|
[71] 1069. An Grete Meyer
Wiedensahl Dienstag. [Frühjahr 1896]
Meine liebe Grete!
Für deinen netten schnellen Bericht, den ich Sonntag abends erhielt, sollst du auch vielmals bedankt sein.
Ihr seid ja alle ganz munter und bringt eure Sach, wie ich sehe, gehörig in Ordnung; wie ich denn wohl annehmen darf, daß auch die Gucklöcher in den intimen Fußumhüllungen, von denen du schreibst, noch denselben Sonnabendabend nach den Regeln der Kunst vollkommen verstopft sind.
Bei uns hier weht von Nordosten her eine ungemüthlich kühlkalte Luft; doch scheinen die dickleibigen Cumuluswolken voller Regen und Schloßen vorläufig mal alle zu sein.
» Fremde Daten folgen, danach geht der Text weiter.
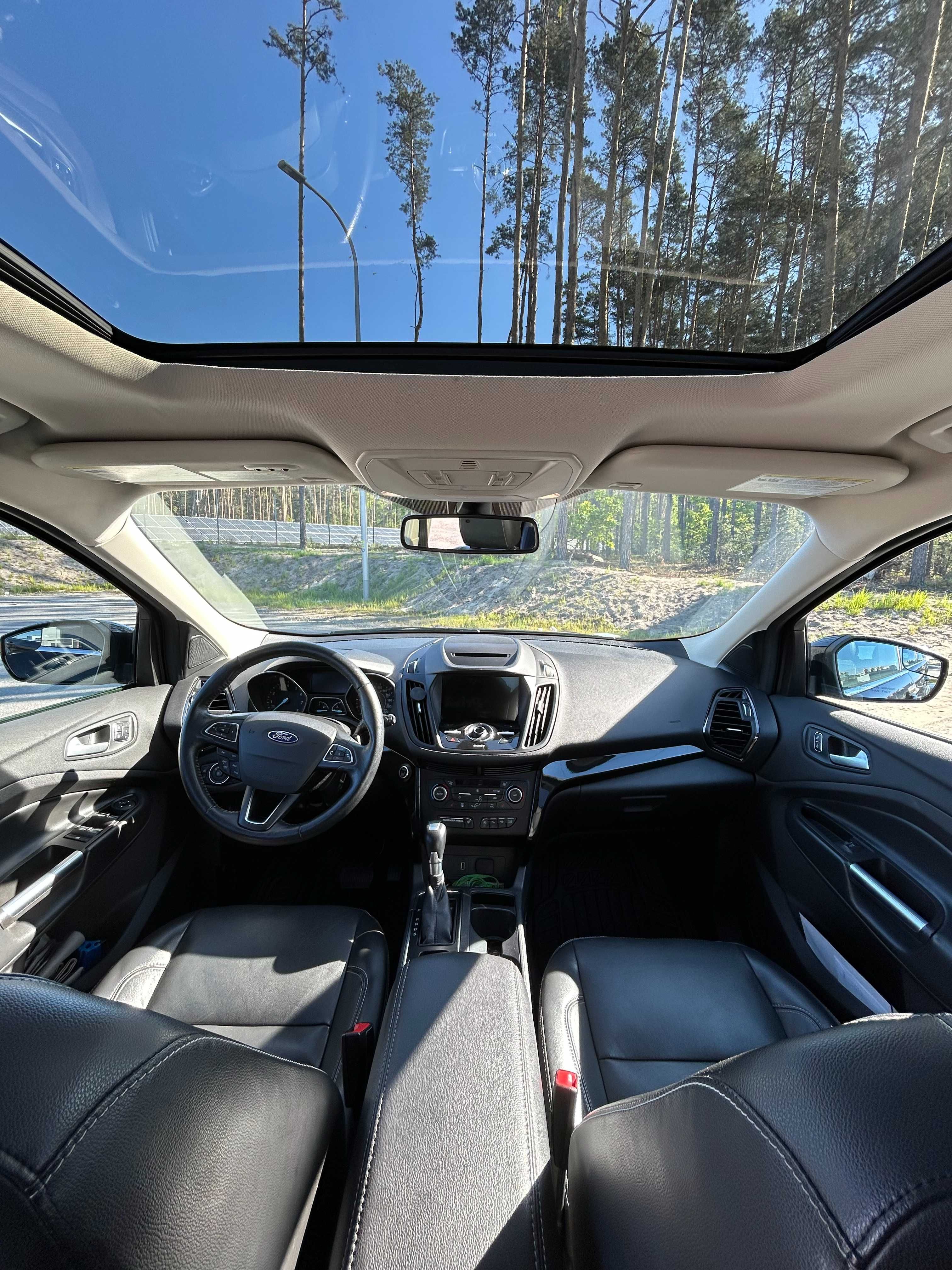Ford Escape Titanium 2.0 benzyna 4WD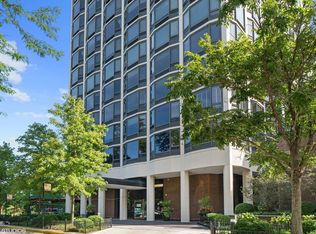 1555 N Astor St APT 23SE, Chicago, IL 60610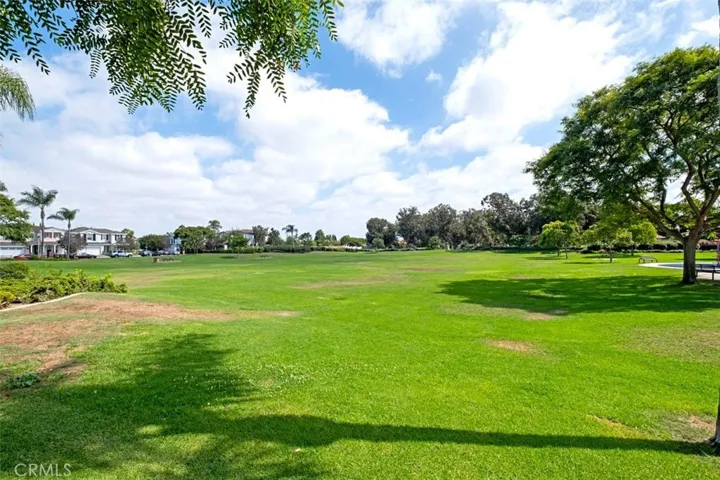 Gibbs park a few hundred feet away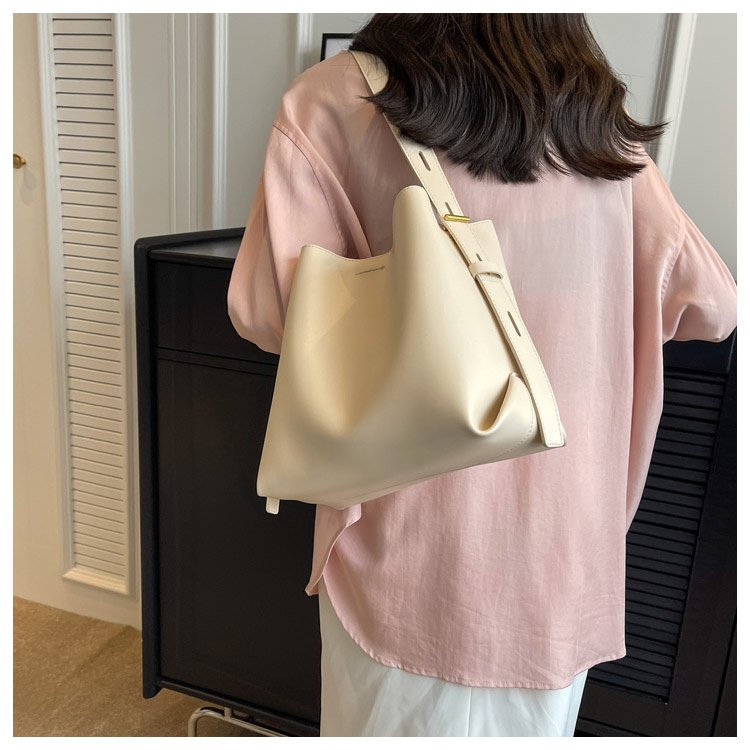 Women's PU Leather Minimal Bucket Bag detail 20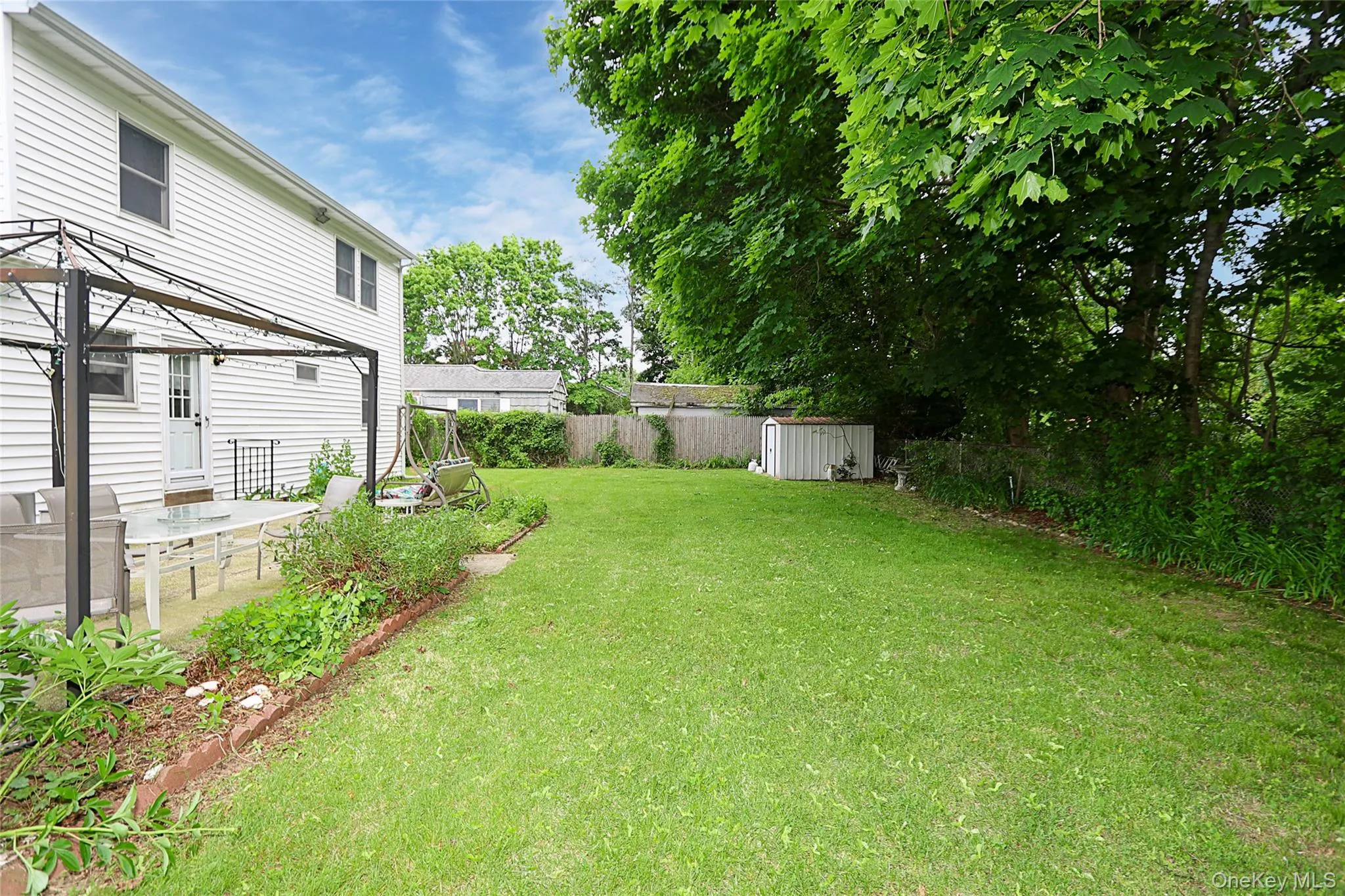 1372 Pine Drive, Islip, NY, 5 Bedrooms Bedrooms, 8 Rooms Rooms,2 BathroomsBathrooms,Residential,For Rent,Pine,0,1006311 1372 Pine Drive, Islip, NY, 5 Bedrooms Bedrooms, 8 Rooms Rooms,2 BathroomsBathrooms,Residential,For Rent,Pine,0,1006311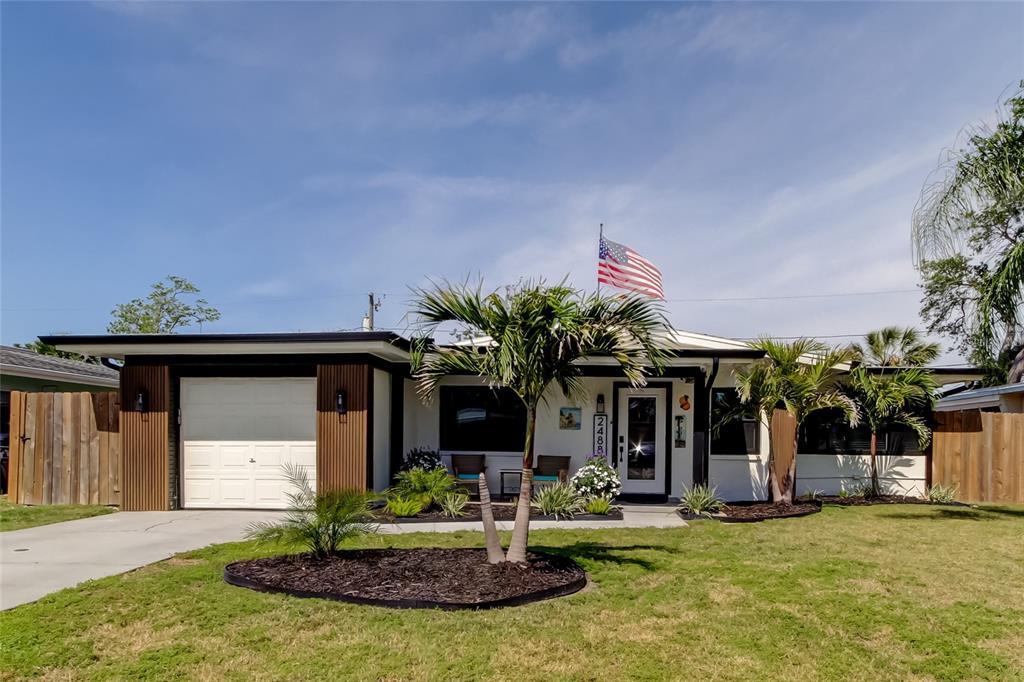 Picture of 2488 Del Rio Way, Dunedin, FL 34698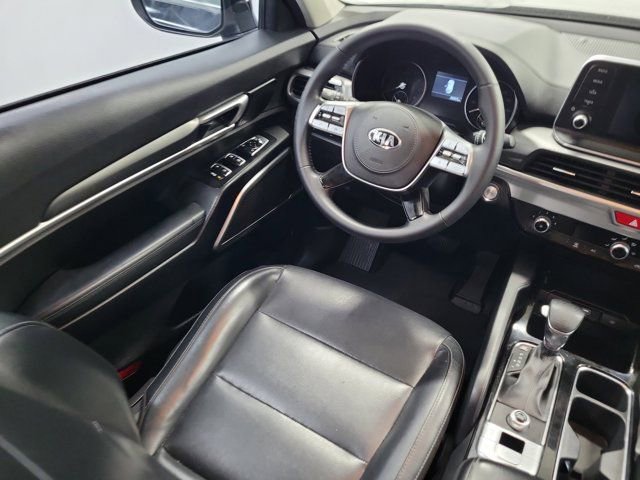 Used 2020 Kia Telluride LX FWD image 15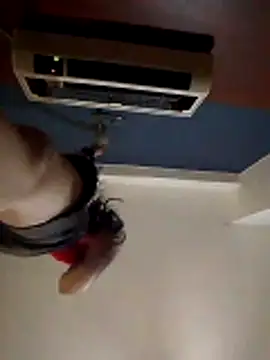 Snapshot of BURN666ING chatting on 11-26-25, 10:16 BURN666ING online show from 11-26-25, 10:16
Es fehlt an Sonnenlicht; daher kommt das zartere Grün, abgesehen vom Unkraut, nur schüchtern hervor. Der Hopfen hat über ellenlange Sproßen, wagt aber seine Blätter nicht voreilig zu entfalten. Seit Wochen ist der Spinat schon grün und kommt nicht viel weiter. Die ersten Erbsen indeßen sind frech heraus; ein zweites Beet ist gestern gelegt. Frühkartoffeln sind gleichfalls untergeschaufelt.
Wie weit sind denn Otto's Maiblümchen? Meine spitzen jetzt zahlreich in die Höhe, wenn auch nicht ganz so gleichmäßig über das Beet hin, wie es wohl sein sollte; vielleicht kommen noch welche nach.
- Eben thut die Frau Sonne so, als ob sie endlich wieder mal scheinen wollte.
Und nun leb wohl, liebe Grete! Seid alle herzlich gegrüßt von deinem
getreuen Onkel
Wilhelm.
Auch von Frl. K. einen schönen Gruß.